The decoupled RoPE strategy succeeds by separating positional and content information into parallel paths, allowing each to be processed optimally:

Content path can be efficiently compressed without worrying about position encoding.

Position path handles rotary encodings separately, maintaining relative position awareness.
Concatenation combines both signals without requiring recalculation of previous keys.

This separation allows MLA to achieve both memory efficiency (through compression) and computational efficiency (by avoiding recomputation), while still preserving the powerful relative position encoding capabilities of RoPE.
In contrast, the naive approach attempts to apply position encoding on top of the compression-decompression pipeline, creating a fundamental mathematical incompatibility that forces costly recomputations during inference.
The decoupled RoPE strategy represents an elegant architectural solution that demonstrates the importance of carefully considering how different components of a model interact, particularly when optimizing for inference efficiency.

5. References

Su, J., Lu, Y., Pan, S., Murtadha, A., Wen, B., & Liu, Y. (2021).

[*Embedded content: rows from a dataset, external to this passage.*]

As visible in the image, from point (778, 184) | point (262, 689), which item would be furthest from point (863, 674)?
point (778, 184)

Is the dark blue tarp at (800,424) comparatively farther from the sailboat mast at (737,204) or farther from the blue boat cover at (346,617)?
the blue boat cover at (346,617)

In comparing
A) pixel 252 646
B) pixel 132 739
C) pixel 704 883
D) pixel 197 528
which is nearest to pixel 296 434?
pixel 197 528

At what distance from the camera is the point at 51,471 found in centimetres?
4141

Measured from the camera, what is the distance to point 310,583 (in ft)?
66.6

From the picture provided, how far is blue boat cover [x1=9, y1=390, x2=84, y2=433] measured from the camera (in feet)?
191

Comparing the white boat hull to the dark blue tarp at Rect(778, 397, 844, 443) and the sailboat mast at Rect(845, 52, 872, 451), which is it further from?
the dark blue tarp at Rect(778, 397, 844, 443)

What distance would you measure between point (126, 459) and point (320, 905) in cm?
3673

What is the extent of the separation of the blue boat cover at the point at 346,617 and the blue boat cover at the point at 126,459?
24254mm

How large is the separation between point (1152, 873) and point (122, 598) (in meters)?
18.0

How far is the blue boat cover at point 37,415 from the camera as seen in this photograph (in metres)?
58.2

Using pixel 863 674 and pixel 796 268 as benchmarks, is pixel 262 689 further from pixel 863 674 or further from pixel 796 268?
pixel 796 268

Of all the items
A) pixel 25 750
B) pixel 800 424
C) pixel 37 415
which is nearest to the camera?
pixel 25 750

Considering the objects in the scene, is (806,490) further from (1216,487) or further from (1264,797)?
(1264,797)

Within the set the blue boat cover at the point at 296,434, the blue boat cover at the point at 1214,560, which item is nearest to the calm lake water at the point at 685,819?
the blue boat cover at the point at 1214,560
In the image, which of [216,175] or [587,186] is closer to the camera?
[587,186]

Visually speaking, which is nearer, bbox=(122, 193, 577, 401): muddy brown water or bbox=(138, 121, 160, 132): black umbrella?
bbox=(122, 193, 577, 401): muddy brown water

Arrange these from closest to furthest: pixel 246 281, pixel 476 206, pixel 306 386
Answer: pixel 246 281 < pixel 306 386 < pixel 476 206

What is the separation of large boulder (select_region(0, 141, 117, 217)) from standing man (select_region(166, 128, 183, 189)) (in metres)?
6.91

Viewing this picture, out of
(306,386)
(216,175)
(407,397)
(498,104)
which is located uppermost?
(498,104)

RoFormer: Enhanced Transformer with Rotary Position Embedding. arXiv preprint arXiv:2104.09864.
DeepSeek-AI, Liu, A., Feng, B., Wang, B., Wang, B., Liu, B., Zhao, C., et al. (2024). DeepSeek-V2: A Strong, Economical, and Efficient Mixture-of-Experts Language Model. arXiv preprint arXiv:2405.04434.
Vaswani, A., Shazeer, N., Parmar, N., Uszkoreit, J., Jones, L., Gomez, A. N., Kaiser, L., & Polosukhin, I. (2017). Attention is all you need. Advances in Neural Information Processing Systems, 30.